Task instructions
Pick up the coral osmoregulation dissertation summary after its last sentence and write the next part.

Excerpt Block Start

Osmoregulation in anthozoan-dinoflagellate endosymbiosis
If Ambien is no longer working for you, take a hack at my Ph.D. dissertation on osmoregulation in anthozoan-dinoflagellate endosymbiosis with the late Dr. Ruth Gates. Read more about the excellent work they are doing at the Hawaii Institute of Marine Biology.
my field site off Coconut Island
Chapter 1: Introduction (see here for the manuscript version.).
Most animals only have to balance the water in their own cells. Corals and anemones have a harder job: their cells are packed with algae that, every daylight hour, pump sugars into the cell — and those sugars change the cell's water balance. So these animals face a water-management problem almost no other animal does, and it shifts on a day/night rhythm. This chapter gathers everything known about how marine animals and algae each handle water balance separately, and shows that we know almost nothing about how the combined coral-plus-algae unit does it. It argues this gap matters for understanding coral bleaching, since the heat that triggers bleaching also throws off this delicate water balance.
Chapter 2: Gene expression protocols for dual-compartmental organisms (click here for the manuscript version.).
When scientists measure how active a coral's genes are, there's a hidden trap: the sample is really a blend of two organisms — coral plus algae — and the proportion of algae differs from sample to sample. Standard methods ignore this and can give misleading answers. Anderson built a corrected recipe: add a known reference "spike" to each sample, and use an algal headcount (estimated from a specific algal gene, HSP70) to work out how much of the signal comes from algae versus coral. He proved it worked using sea anemones deliberately stocked with different amounts of algae. The method is useful to anyone studying genes in any mixed-organism sample, not just corals.
Chapter 3 — What's "normal" over a day for a Hawaiian coral’s (Pocillopora damicornis) gastrodermal cells? (click here for manuscript version.)
You can't tell whether a coral is "stressed" from its genes unless you first know what normal looks like around the clock. He tracked three stress-signaling genes (the MAPK family) plus two commonly used "reference" genes across day and night in a Hawaiian coral. Two of the stress genes were too faint to detect; the third spiked at night — possibly the coral re-balancing its water after dark, or possibly tied to its algae multiplying (their numbers rose at night). Importantly, the two "reference" genes — which researchers often assume stay constant — actually swung up and down a lot over the day, making them unreliable baselines. A useful cautionary result for the whole field.

Excerpt Block End
Data records Block Start

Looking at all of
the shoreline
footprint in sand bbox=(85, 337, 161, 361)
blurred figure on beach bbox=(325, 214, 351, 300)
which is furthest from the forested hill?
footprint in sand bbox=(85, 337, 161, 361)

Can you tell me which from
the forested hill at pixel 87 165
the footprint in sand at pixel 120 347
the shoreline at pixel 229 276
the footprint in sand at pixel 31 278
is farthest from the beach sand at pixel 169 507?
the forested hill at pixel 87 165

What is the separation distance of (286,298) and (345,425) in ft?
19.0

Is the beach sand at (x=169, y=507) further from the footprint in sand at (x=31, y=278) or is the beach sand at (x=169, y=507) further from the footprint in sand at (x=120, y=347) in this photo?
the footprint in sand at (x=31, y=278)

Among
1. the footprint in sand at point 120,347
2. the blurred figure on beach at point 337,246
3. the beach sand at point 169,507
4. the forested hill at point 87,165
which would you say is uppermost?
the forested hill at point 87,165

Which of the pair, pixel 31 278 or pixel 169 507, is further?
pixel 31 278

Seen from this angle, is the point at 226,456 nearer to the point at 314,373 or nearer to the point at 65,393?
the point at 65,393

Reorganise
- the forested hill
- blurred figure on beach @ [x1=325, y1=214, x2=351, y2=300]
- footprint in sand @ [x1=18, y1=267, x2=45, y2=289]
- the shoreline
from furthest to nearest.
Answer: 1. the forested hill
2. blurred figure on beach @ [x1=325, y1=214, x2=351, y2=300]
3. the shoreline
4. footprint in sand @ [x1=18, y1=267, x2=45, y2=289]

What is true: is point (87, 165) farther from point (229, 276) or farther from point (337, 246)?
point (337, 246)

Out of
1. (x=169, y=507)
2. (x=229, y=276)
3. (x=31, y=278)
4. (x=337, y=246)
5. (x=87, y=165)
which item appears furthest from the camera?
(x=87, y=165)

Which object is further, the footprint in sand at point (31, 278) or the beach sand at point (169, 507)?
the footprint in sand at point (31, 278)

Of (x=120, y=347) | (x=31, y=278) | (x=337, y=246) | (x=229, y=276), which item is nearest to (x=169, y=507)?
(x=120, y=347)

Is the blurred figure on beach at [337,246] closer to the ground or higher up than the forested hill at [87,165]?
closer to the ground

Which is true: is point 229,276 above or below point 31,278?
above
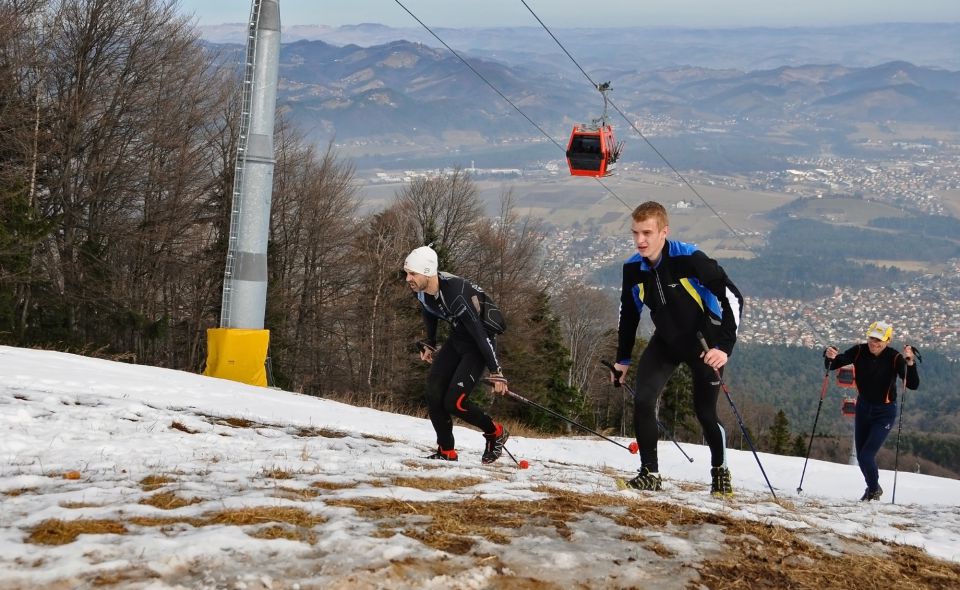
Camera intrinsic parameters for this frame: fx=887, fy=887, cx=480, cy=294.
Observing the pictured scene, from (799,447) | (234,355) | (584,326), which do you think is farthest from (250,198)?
(799,447)

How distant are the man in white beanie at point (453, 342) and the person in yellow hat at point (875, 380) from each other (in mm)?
4853

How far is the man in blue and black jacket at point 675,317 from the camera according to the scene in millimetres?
7277

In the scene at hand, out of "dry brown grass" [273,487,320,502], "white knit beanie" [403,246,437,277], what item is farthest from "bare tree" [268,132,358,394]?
"dry brown grass" [273,487,320,502]

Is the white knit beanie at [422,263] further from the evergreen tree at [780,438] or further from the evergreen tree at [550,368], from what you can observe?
the evergreen tree at [780,438]

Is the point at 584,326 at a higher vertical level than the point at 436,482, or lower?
lower

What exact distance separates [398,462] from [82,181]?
87.7 ft

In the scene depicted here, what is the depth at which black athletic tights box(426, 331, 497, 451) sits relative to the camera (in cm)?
887

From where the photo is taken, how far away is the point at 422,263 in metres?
8.40

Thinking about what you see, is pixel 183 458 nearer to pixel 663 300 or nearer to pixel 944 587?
pixel 663 300

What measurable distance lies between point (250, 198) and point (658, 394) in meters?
11.4

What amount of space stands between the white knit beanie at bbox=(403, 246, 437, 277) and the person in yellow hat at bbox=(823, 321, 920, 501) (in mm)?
5569

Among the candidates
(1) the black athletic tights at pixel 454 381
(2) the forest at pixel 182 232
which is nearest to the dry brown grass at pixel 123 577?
(1) the black athletic tights at pixel 454 381

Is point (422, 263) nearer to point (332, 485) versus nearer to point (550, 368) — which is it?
point (332, 485)

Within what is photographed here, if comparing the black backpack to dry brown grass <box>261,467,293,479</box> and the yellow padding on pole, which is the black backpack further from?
the yellow padding on pole
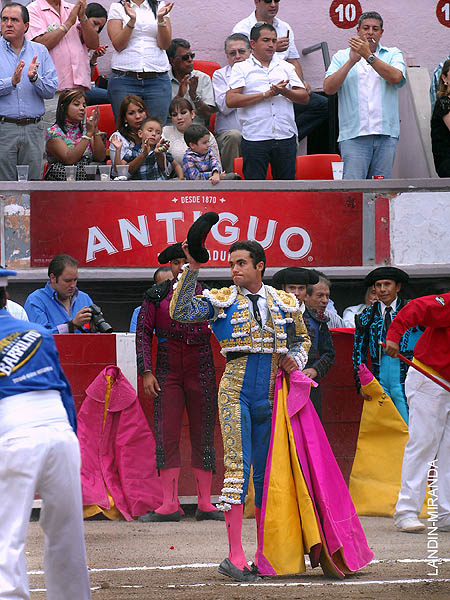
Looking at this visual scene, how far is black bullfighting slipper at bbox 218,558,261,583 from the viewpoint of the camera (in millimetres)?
6012

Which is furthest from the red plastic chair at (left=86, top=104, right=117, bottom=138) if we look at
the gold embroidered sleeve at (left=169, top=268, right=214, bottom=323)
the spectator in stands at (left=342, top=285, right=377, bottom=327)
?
the gold embroidered sleeve at (left=169, top=268, right=214, bottom=323)

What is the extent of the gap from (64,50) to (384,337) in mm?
4568

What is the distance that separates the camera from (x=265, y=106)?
10.4 meters

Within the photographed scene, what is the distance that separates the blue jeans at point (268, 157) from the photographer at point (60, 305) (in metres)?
2.29

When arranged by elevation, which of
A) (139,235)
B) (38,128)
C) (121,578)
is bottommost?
(121,578)

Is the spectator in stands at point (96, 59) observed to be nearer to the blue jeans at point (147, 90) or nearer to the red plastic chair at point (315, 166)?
the blue jeans at point (147, 90)

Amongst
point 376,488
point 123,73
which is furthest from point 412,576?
point 123,73

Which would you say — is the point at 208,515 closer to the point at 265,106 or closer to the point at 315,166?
the point at 265,106

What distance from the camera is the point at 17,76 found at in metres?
9.74

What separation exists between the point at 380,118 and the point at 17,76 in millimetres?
3391

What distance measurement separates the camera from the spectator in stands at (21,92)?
987 cm

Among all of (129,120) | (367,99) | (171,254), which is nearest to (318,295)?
(171,254)

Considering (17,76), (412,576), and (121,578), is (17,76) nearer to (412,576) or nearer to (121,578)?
(121,578)

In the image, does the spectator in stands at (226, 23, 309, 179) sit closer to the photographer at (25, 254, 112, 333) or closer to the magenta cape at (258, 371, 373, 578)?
the photographer at (25, 254, 112, 333)
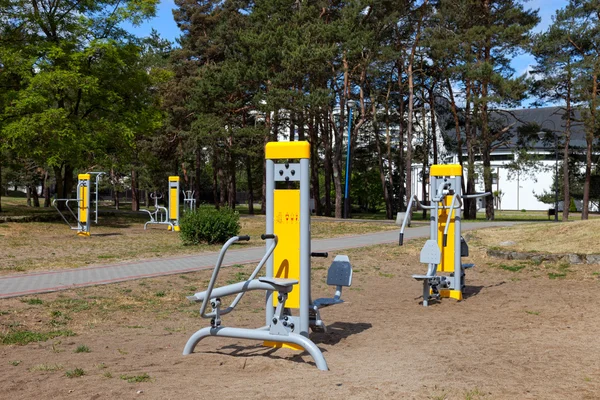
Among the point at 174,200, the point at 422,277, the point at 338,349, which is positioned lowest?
the point at 338,349

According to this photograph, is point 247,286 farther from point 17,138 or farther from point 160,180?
point 160,180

Data records Block End

Written response
Chapter 4 — Do coral cells shrink at night? (proof-of-concept with the Taiwanese coral Seriatopora hystrix)(click here for manuscript version.)
This tests a neat idea: coral cells may physically swell during the day (when algae are pumping in sugars) and shrink at night (when photosynthesis stops and the pressure drops). He measured three genes for the cell's internal "scaffolding" (the cytoskeleton) that should rise and fall with cell size. All three dropped sharply at night — 4 to 7.5-fold lower than midday — consistent with cells becoming smaller and more crowded after dark. The honest caveat: the algae also grew more numerous at night (also crowding the cell), so the safest conclusion is that the coral's effective cell volume shrinks at night, whatever the exact cause.
Chapter 5 — Pulling it together (synthesis)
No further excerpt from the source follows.